**Text section:**
>>>>
I don't want to discourage you from reading.
What I would suggest in lieu of a lot of reading is to follow a couple of tried and true methodologies.
1. Yes, get an up to date copy of TCP/IP illustrated - because it has basic coverage of topics you may not be 100% familiar with.
That is your leverage point to explore in depth topics you need to learn more about.
2. Industry standard textbooks.... now, as much as I loathe to say it, There are really only a couple of publishers out there who do this properly.
O'Rielly would be #1. SYBEX is another.
There are online learning portals, some paid some not. Orielly has one again, Lynda has one
3. Look for basic certification texts from Juniper Networks or Cisco. Start with a JNCIA or CCNA. If you choose to study them, you can opt for a certification. Personally I find certification at this level somewhat underwhelming and anyone with this on their resume/CV is not an interview candidate. (harsh, but true). If you endeavour to learn beyond this level - to at least JNCIP or CCNP, then you will have a respectable level of merit where knowledge alone (and zero experience) can get you a job.
I see this as valuable learning. Anything more casual than this level of understanding has potential to do more harm than good from a networking professionals viewpoint, especially with regard to privacy, security and leaving yourself or family/customers open to vulnerabilities they may not ordinarily have been exposed to.
I've been on the Vendor side of routing and firewall security in a Professional Services Consultant and Resident / Consulting Engineer roles for the last 15 years and will state at the outset that this is not an industry that stagnates. Every 6 months or so, there are quite obvious advances in the technology that sits on the basic principles of the OSI. The main issue we are all struggling with is automation, and validation.
Not just AI routing instance deployment scenarios, or standing up an sutomated provisioning service, or providing a replicable containerised framework for 3rd party consumption, but in the identification, validation and remediation of threats to the technology itself. The actual stack has limitations and most threats come from malformed packets, but there are many other exploits, and if you ever want to look at CVE's to find out just how many security vulnerabilities exist out there for vendors, then the CVE database and the NVD Databases are excellent repos for this stuff.
Broadly, in industry speak, vendors have siloed solutions to align with specific market niches. So you might find that what you want to know about applies across all-industry or only to a specific niche.
<<<<
[Dataset rows]
>>>>
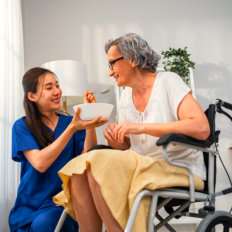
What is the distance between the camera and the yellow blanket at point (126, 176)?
3.55ft

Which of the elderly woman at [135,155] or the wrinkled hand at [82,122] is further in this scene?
the wrinkled hand at [82,122]

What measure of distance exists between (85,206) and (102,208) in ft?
0.39

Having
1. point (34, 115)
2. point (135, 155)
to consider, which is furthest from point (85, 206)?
point (34, 115)

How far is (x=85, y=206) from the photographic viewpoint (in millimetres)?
1223

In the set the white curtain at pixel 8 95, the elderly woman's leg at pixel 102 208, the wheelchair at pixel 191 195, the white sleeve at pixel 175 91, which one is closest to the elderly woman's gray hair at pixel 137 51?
the white sleeve at pixel 175 91

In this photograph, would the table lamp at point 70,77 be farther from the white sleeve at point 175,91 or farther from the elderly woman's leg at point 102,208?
the elderly woman's leg at point 102,208

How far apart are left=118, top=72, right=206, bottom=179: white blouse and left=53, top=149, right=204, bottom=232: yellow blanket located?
150mm

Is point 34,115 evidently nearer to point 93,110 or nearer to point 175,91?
point 93,110

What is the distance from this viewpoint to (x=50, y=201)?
5.14 feet

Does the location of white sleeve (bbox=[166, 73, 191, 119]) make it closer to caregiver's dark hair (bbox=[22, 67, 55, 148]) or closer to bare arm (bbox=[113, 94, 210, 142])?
bare arm (bbox=[113, 94, 210, 142])

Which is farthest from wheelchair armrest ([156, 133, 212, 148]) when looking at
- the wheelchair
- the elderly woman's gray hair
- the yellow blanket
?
the elderly woman's gray hair

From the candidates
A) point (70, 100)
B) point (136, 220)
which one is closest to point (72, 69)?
point (70, 100)

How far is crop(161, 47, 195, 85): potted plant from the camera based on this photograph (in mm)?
2793

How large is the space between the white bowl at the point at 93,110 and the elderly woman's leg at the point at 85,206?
0.28 m
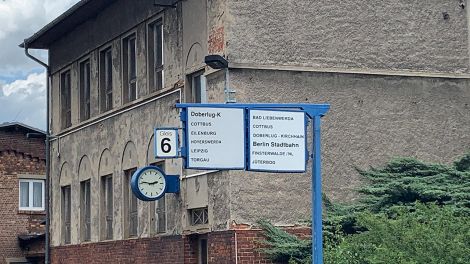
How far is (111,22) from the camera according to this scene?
28.6m

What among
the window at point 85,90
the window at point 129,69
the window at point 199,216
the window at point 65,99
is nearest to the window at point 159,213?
the window at point 199,216

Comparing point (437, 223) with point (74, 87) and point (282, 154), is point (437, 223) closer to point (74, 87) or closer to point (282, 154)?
point (282, 154)

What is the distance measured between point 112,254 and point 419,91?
9.12 metres

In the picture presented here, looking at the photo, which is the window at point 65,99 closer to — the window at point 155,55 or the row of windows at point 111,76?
the row of windows at point 111,76

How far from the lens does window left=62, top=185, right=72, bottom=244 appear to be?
105 feet

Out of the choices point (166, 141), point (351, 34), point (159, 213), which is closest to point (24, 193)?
point (159, 213)

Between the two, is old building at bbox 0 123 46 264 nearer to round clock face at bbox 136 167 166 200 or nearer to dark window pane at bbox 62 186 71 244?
dark window pane at bbox 62 186 71 244

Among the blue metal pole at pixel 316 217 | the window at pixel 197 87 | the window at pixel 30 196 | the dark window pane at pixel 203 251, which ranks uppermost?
the window at pixel 197 87

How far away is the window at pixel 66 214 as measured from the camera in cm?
3199

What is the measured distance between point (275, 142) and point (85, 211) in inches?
619

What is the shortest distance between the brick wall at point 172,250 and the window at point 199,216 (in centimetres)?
40

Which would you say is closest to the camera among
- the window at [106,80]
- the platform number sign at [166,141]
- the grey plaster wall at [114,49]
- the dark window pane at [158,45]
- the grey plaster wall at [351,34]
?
the platform number sign at [166,141]

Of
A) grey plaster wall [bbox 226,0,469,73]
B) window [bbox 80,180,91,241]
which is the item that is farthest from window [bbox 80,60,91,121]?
Answer: grey plaster wall [bbox 226,0,469,73]

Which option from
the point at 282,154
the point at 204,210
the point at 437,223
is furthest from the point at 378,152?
the point at 282,154
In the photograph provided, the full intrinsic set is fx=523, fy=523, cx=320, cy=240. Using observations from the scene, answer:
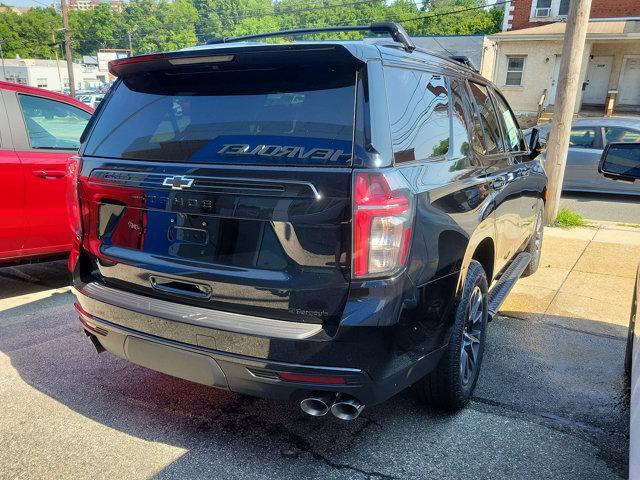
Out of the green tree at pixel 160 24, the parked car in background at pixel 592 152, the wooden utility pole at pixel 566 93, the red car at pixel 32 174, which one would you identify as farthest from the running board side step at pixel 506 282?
the green tree at pixel 160 24

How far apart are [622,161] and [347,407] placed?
6.67 feet

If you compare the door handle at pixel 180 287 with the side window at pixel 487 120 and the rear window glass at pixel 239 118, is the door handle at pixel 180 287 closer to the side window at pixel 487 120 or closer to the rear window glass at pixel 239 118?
the rear window glass at pixel 239 118

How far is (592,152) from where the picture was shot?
10586mm

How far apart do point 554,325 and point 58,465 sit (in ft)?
12.3

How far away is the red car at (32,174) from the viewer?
4500mm

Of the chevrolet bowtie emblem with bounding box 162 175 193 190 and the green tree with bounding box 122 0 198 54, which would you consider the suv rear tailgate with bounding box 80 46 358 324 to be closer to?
the chevrolet bowtie emblem with bounding box 162 175 193 190

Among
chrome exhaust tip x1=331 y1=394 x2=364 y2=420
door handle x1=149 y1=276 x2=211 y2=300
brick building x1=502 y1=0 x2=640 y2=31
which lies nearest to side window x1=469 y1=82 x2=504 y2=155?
chrome exhaust tip x1=331 y1=394 x2=364 y2=420

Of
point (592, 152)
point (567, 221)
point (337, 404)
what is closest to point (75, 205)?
point (337, 404)

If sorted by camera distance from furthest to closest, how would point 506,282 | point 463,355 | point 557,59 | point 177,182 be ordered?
point 557,59, point 506,282, point 463,355, point 177,182

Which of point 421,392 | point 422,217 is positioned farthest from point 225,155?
point 421,392

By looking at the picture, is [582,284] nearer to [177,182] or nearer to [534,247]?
[534,247]

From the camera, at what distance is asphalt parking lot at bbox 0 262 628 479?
8.30ft

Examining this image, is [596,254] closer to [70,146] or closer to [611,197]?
[611,197]

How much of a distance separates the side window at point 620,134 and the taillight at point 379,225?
9.57 metres
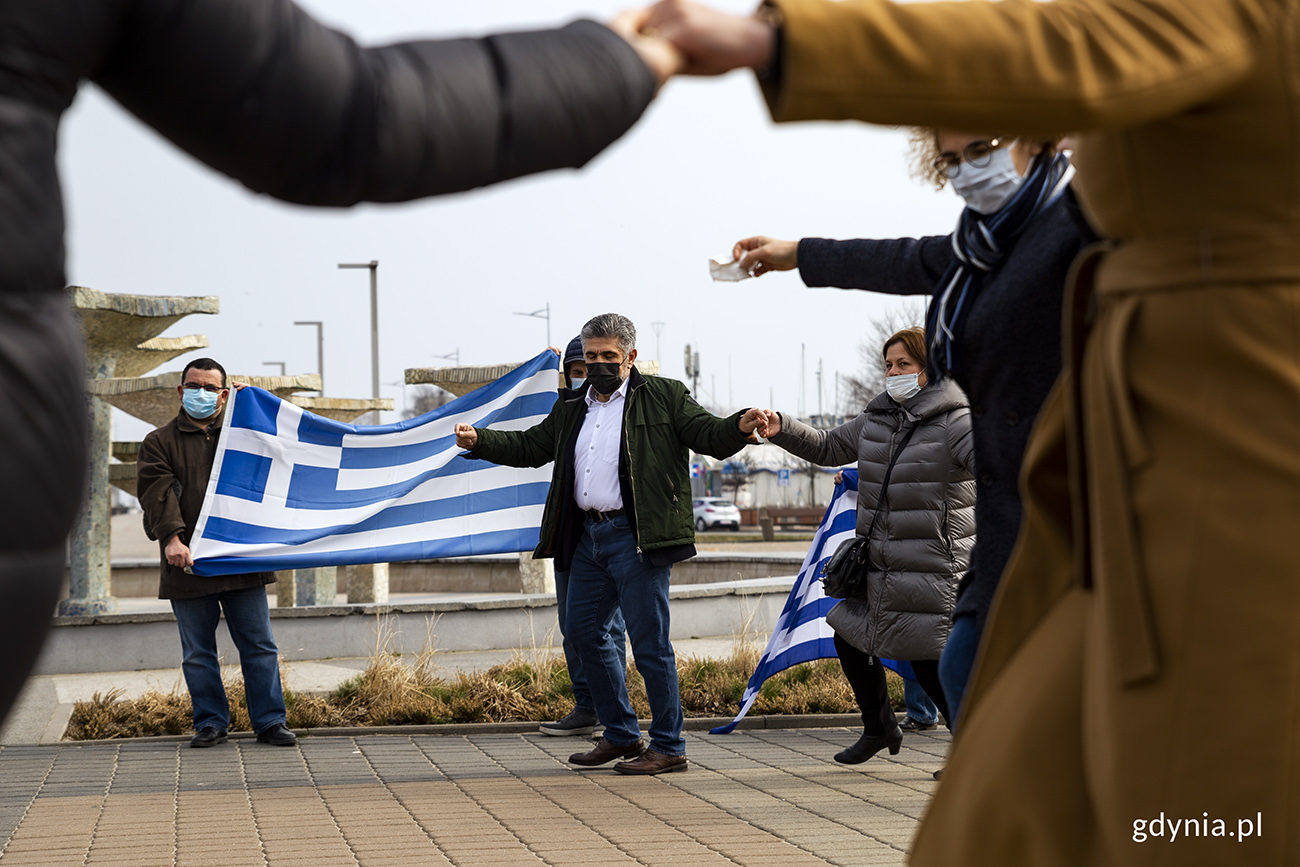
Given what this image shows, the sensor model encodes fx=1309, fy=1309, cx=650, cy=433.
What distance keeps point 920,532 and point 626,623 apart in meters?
1.66

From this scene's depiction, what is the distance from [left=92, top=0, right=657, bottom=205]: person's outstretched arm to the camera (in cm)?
136

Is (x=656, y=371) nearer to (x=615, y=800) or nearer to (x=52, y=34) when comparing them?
(x=615, y=800)

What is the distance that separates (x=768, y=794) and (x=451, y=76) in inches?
215

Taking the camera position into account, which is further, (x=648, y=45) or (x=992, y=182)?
(x=992, y=182)

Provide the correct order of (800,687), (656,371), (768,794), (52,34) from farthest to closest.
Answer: (656,371) → (800,687) → (768,794) → (52,34)

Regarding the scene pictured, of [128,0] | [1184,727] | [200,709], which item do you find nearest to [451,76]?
[128,0]

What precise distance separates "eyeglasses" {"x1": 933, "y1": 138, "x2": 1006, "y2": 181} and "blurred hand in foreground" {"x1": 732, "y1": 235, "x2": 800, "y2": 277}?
0.44 metres

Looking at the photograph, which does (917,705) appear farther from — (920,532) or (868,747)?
(920,532)

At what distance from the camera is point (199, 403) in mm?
8531

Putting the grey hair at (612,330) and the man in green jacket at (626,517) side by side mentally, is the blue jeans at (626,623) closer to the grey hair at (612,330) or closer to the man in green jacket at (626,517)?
the man in green jacket at (626,517)

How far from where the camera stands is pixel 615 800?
20.7 feet

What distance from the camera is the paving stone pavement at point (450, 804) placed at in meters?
5.29

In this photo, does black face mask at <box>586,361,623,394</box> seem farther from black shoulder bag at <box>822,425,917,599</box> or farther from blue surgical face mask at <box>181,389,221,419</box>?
blue surgical face mask at <box>181,389,221,419</box>

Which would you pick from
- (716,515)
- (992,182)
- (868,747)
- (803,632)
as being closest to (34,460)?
(992,182)
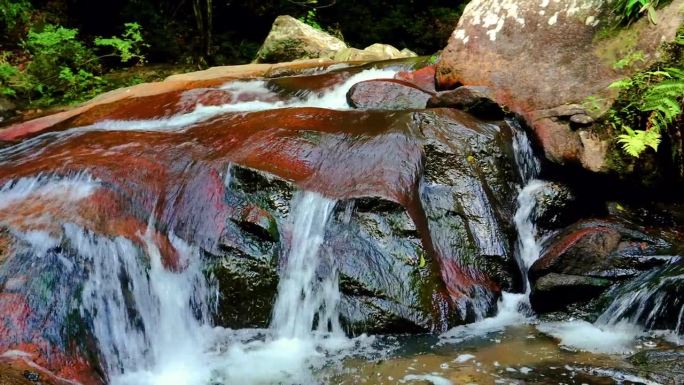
<<<<
**To be done:**
1. According to the post giving advice on learning networking, for how many years has its writer worked on the vendor side of routing and firewall security?
2. Find and copy each line of the records that contains the string "right", treating uppercase and lowercase as different.
The text and the records are unrelated pieces of material.

**Outputs:**
1. 15 years.

2.
How far apart are left=118, top=72, right=206, bottom=179: white blouse and left=53, top=149, right=204, bottom=232: yellow blanket located?
How far from the lens does window left=62, top=185, right=72, bottom=244 appear to be?
From this scene's depiction, what is the distance from [left=92, top=0, right=657, bottom=205]: person's outstretched arm to the camera (in cm)?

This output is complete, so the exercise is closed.